★☆★ 0000017973 不当解雇と闘う女性の裁判日記 ★☆★

これは、とある大手ゼネコンの子会社を不当解雇され、地位保全と未払賃金と残業代を求めて
東京地方裁判所に提訴したある女性の闘いの物語です。


   共に闘う人々(その1)  <<<花岡裁判支援連絡会議>>>
                                       1999/9/25 vol.6                
                                      (前回配信数850部)
 創刊10日目で、早くも登録者数1000人まで秒読み開始となりました。
予想外に反響が大きくすこしビックリしています。
やはり、それだけ不当解雇問題が高いことの現れでしょうか。

 本日、リストラされた中高年の人の弱みにつけ込んで、出資金を集めていた会社(?)の家宅捜査が
行われたというニュースを聞きながら、このメルマガを作りました。
 リストラされたあげく詐欺に引っかかるよりは不当解雇と戦えるだけましかな。。と思っています。
 「戦えなくなったら転落の人生しかない。」
という私の近所に住んでいる日本エタニットパイプ分会のMさんの言葉が真実を得ていることをこの
ニュースを聞いて強く感じました。

 というわけで、今日は少しというよりかなり長いんだけど注意して、でも最後まで読んで下さったら
ゆーこちゃん嬉しい〜もんねぇ。(←ぶりっこしてどーする)


◆◇◆ お便り紹介コーナー ◆◇◆
 >本当にもう少し鹿島とカジマ・リノベイトに誠意があったなら。。。 
> と今でも思いますが、花岡事件が戦後半世紀以上経っても、不誠実な 
> 対応をとり続け、高等裁判所で職権和解という段階に至ったケースを 
> 考えると、ないものねだりしてもしょうがないんでしょうね。

今日は。いつもドキドキしながらMM読ませて頂いています。 ところで、上記の『花岡事件』なんですが、
すごく有名な事件なのかもしれないのですけれど、 実は全然予備知識がなくて、そこでできれば、 どの
ような事件なのか、MMで解説して頂けるとうれしいのですが・・・。 宜しくお願い致します。 ゆき  という
お便りが届きました。花岡事件については、HPで花岡裁判を支援していらっしゃる都職労の方のお知り
合いの方のお便りにて詳しく述べていますが、「忙しくてHPなんて見る暇がない!」とおっしゃる方の為に。。。  

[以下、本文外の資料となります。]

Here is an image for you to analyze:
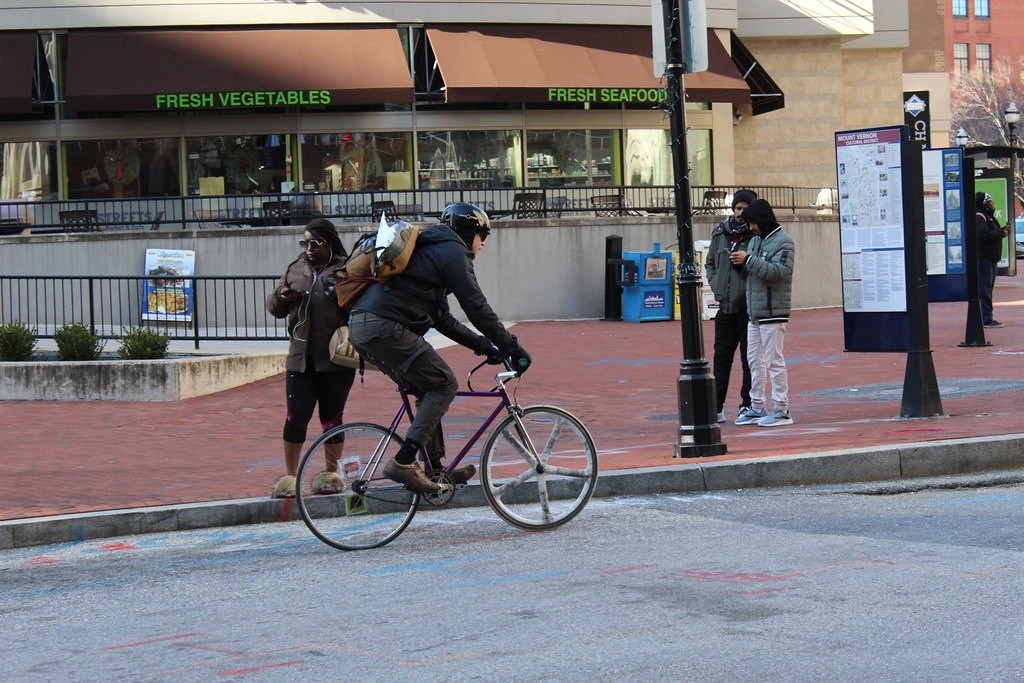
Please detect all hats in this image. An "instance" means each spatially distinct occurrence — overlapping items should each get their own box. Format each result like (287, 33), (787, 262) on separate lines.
(732, 189), (757, 211)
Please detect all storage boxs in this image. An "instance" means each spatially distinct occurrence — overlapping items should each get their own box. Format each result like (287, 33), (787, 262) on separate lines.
(623, 241), (719, 323)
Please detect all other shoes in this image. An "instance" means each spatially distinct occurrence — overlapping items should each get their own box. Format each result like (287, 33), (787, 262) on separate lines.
(311, 471), (345, 494)
(271, 475), (304, 498)
(738, 407), (749, 415)
(718, 410), (726, 422)
(983, 319), (1003, 328)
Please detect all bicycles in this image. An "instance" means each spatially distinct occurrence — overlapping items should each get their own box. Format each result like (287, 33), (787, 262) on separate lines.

戦争中、鹿島の花岡という現場に1000名近くの中国人が強制連行され、アメリカの黒人奴隷やシベリア
強制収容所顔負けの過酷な労働を強いられていました。 食事も衣服もろくに与えられず、次々に労働者
が倒れて死んでいきました。生き残った原告の方のお話によると、労働者に配給されるはずの物資は鹿島
の人間が横領し、横流しして不正な利益を得ていたというのです。(戦前から悪いことをしていたのね。) 
そのような労働条件の中、労働者はたまりかねて抗議の声を挙げ蜂起しました。しかし、鹿島はそうした労
働者を軍隊や警察を使って殺したのです。 戦争が終わってアメリカ軍が生き残った中国人労働者を発見し
たとき、彼らの大多数は餓死寸前だったといいます。花岡事件で出た死者は418名強制連行された人の約
半数です。  もちろん鹿島は戦犯の判決を受けました。ところが、その後鹿島は共同声明を覆し不誠実な対
応をとり続けた為、生存者数名が損害賠償と謝罪を求め東京地裁に提訴しました。
今から約5年前のことでした。

 しかし、東京地裁の判決は戦後50年経っているので、損害賠償の請求権は時効であるから、原告の訴えを
退けるというものでした。 その後東京高裁に控訴され、東京総行動やけんり総行動で共に闘い、支援者の方
もジュネーブのILO本部にも足を運んだりして、やっと職権和解に入るという段階に至ったのです。 戦後50年
以上の歳月が経ち、原告も既に80歳を過ぎています。せめて、彼らが生きている間に強制連行された1000名全
員のまたはその遺族の戦後補償を勝ち取ろう!という思いで、10月14日の東京総行動に挑みます。  
もちろん、カジマ・リノベイト不当解雇事件の解決も求めて。  国境を越え、50年以上もの歳月を越えて 
鹿島の不法行為事件が相次ぐ限り、共に闘う仲間はいるのです。  それも不思議な巡り合わせなのかも知れません。